Мало найдется других показателей культуры, которые в такой же степени характеризовали бы ее сущность, как понимание времени. В нем воплощается, с ним связано мироощущение эпохи, поведение людей, их сознание, ритм жизни, отношение к вещам. Достаточно указать на циклическое восприятие времени, доминировавшее у народов древнего Востока и в античности, и на финалистскую концепцию движения мира от сотворения его к концу, к слиянию времени с вечностью в средние века, для того чтобы стало ясным коренное различие в жизненной ориентации культуры древности и культуры средневекового христианства.

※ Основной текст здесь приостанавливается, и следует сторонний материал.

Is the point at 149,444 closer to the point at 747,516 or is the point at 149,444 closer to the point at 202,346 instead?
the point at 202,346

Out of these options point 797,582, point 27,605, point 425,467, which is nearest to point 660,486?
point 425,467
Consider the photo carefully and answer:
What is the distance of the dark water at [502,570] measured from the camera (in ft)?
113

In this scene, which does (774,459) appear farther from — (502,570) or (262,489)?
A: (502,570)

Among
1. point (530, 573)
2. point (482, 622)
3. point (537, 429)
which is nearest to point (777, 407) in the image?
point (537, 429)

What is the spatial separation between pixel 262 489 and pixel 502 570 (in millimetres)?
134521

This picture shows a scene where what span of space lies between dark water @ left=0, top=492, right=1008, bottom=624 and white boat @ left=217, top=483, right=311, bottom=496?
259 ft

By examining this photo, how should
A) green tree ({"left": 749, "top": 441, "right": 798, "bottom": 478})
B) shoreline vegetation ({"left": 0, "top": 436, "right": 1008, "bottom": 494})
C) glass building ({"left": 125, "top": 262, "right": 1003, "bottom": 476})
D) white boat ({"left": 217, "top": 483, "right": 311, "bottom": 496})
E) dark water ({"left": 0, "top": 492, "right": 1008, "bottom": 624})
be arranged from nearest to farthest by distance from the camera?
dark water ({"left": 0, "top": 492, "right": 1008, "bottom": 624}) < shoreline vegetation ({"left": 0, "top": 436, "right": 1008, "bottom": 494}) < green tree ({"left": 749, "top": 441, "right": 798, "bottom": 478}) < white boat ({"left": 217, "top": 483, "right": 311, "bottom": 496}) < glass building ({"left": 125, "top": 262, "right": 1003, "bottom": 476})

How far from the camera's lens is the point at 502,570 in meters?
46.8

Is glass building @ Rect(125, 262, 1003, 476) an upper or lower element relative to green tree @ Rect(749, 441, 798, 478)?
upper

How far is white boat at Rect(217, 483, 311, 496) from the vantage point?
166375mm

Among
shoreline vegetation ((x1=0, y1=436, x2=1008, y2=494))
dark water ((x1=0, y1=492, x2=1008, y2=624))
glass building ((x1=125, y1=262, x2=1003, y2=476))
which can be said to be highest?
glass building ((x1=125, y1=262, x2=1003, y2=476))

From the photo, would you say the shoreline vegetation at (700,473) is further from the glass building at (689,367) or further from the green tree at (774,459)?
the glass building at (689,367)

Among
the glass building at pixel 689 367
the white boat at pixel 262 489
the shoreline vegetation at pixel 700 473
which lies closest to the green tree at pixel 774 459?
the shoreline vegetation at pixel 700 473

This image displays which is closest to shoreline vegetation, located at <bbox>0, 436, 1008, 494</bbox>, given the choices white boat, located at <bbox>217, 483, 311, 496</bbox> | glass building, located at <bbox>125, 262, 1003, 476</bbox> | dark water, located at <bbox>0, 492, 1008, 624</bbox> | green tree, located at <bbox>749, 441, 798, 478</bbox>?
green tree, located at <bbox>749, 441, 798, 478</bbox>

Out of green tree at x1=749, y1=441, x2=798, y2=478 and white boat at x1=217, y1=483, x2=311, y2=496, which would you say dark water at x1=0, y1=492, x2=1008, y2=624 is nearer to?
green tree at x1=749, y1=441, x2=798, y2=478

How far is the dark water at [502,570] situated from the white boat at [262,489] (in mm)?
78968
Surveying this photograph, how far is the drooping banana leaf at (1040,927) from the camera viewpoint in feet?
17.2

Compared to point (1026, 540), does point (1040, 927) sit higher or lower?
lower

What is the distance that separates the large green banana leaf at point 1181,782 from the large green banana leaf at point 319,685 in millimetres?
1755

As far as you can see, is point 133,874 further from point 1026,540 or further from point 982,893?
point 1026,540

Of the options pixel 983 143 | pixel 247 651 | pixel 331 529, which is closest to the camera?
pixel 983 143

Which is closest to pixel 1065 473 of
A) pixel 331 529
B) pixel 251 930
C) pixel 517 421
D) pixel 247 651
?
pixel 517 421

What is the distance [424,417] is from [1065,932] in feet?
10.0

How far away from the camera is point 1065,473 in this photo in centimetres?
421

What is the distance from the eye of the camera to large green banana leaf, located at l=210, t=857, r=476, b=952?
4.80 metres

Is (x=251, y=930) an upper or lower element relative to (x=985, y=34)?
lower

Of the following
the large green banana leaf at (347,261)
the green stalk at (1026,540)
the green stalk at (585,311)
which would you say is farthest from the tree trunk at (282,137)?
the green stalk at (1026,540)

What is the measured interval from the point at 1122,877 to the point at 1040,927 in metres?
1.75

Однако такого сопоставления достаточно только для раскрытия важности исследования проблемы времени в историко-культурном плане, но не для уяснения категории времени в средневековом сознании. Ибо последнее знало не одну только иудео-христианскую концепцию времени, но включало в себя целый спектр временных представлений.
Для того чтобы в них разобраться, опять-таки необходимо возвратиться к варварской эпохе и посмотреть, каково было тогда восприятие времени.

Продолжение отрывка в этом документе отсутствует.